BACKGROUND OF THE INVENTION 1. Field of the Invention The present invention relates to an encapsulating epoxy resin composition used for encapsulating semiconductor elements and the like, and a semiconductor device using the composition.

[0002]

2. Description of the Related Art A semiconductor element is physically and chemically protected,
As an encapsulating material for fixing, an epoxy resin composition containing an epoxy resin, a curing agent, and silica powder as constituent materials is known, and a semiconductor device encapsulated with these epoxy resin compositions is widely used. . 2. Description of the Related Art In recent years, there has been a demand for improved moisture resistance in accordance with various usage methods and demand for improved productivity. For example, during mounting, if the epoxy resin composition is rapidly exposed to high temperatures, such as being directly immersed in solder after being stored in a high humidity condition for a long time, cracks may occur in the cured product of the epoxy resin composition. It's an easy situation.

[0003]

SUMMARY OF THE INVENTION The present invention has been made in view of the above facts, and an object thereof is to provide a sealing epoxy resin composition having excellent moisture resistance, and this sealing epoxy. It is to provide a semiconductor device using a resin composition.

[0004]

The epoxy resin composition for encapsulation according to claim 1 of the present invention is an epoxy resin, a curing agent,
And a sealing epoxy resin composition comprising a surface-treated silica powder as a constituent material, wherein the silica powder has a plurality of organic functional groups having different terminal groups represented by the following general formula [1]. It is characterized in that the silane coupling agent is surface-treated with a product obtained by reacting with heat.

[0005]

Embedded image

[Wherein n = 1, 2, 3 is shown, and R is -C
H _3, shows a -CH ₂ CH _3, X end group is a vinyl group,
An organic functional group having any one of a methacrylic group, an epoxy group, an amino group and a mercapto group is shown. A semiconductor device according to claim 2 of the present invention is characterized by being encapsulated with the epoxy resin composition for encapsulation according to claim 1.

Hereinafter, the present invention will be described in detail. The epoxy resin composition for sealing of the present invention is an epoxy resin, a curing agent,
Also, the surface-treated silica powder is used as a constituent material.

Examples of the epoxy resin include bisphenol A type epoxy resin, bisphenol F type epoxy resin, novolac type epoxy resin, biphenyl type epoxy resin and alicyclic epoxy resin. These may be used alone or in combination of two or more.

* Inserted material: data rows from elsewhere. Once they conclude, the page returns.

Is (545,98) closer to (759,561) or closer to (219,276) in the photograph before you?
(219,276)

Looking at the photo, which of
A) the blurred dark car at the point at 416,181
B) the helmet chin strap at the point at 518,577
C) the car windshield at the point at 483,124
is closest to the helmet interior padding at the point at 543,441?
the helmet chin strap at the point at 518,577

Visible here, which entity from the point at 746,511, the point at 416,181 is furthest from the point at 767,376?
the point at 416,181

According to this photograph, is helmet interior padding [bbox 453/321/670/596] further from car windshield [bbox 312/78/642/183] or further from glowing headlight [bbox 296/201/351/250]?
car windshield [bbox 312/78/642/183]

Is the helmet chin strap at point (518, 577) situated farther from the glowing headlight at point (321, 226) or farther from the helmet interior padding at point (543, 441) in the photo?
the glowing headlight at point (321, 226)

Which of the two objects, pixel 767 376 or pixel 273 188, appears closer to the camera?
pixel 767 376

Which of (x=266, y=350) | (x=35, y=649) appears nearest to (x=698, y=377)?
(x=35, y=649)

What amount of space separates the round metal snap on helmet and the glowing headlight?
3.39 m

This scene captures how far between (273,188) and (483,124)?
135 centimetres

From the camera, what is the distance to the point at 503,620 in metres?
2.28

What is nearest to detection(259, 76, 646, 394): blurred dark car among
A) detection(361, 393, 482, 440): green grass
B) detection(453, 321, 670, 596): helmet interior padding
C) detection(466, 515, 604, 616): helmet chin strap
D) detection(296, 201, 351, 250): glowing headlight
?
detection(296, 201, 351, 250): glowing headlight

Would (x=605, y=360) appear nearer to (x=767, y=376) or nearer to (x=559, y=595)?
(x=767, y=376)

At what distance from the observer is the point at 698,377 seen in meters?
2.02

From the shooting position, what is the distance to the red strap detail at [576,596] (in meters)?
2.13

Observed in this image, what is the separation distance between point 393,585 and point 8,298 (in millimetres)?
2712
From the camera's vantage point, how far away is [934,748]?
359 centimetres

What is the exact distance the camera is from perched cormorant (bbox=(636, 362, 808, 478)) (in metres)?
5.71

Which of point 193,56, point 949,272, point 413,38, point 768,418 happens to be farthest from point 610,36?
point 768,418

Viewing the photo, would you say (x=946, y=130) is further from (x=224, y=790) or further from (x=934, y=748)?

Of these, novolac-based epoxy resins and biphenyl-type epoxy resins are suitable because the cured product has a good glass transition temperature (Tg).

Examples of the curing agent include phenol novolac resin, acid anhydrides, amines and the like.
These may be used alone or in combination of two or more. Of these, phenol resins such as phenol novolac resins are suitable. The mixing ratio of the curing agent is not particularly limited and may be appropriately selected.

The surface-treated silica powder characteristically used in the present invention is represented by the above general formula [1],
It is a product obtained by surface-treating a plurality of silane coupling agents having different organic functional group end groups with a product obtained by heating and reacting with each other.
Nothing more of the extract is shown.